▶ Exercise details
In the interview, what music did the artist listen to while making the artwork for the Foals album Antidotes?

▶ Extract provided
——

How did you breakthrough into the creative industry? What elements do you think are necessary to be successful?

I broke through I guess by being proactive and by doing the record sleeve, namely for Foals. It’s a good size to work on especially in the early days when you have to deal with a lot of 7inch and 12inch singles. And then I have made the most of what has been presented to me, and done my best to capitalise on any success, for example through people I’ve met through Foals I now have a PR manager. But I met some of my other management just by being proactive at uni and making friends with the tutors. Through that I’ve had help on projects contracts etc. A lot of it is not what you know about art, it’s who you know. It’s no good having your work stuck under your bed, amazing work and no one seeing it, or locked up on your computer. Putting work on blogs and things like that but this modern culture of blog and emails its throwaway. I think you need to get out there and show people your work.
To be successful you have to be hungry and not give up, have a certain amount of arrogance and be headstrong. Know what you want and go after it.

What are your thoughts about contemporary art and illustration?

It’s alright innit! Because it’s the art world it inevitably will be full of whiners but on the whole it’s ok. Probably be worth if you were a politician.

How did you create the body of work that was used or the first Foals album Antidotes? Did you listen to the music to get your inspiration?

No I listened to hair metal and was half dunk when I did it and stayed up for about 2 days. I hadn’t heard much of their music it’s kept quite hush hush and the artwork has to be done usually before the tracks are finalised anyway. Deadlines baby.

——

▶ Collected data
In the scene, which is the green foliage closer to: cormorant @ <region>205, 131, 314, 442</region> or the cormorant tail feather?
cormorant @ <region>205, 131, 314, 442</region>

——

▶ Solution
Hair metal.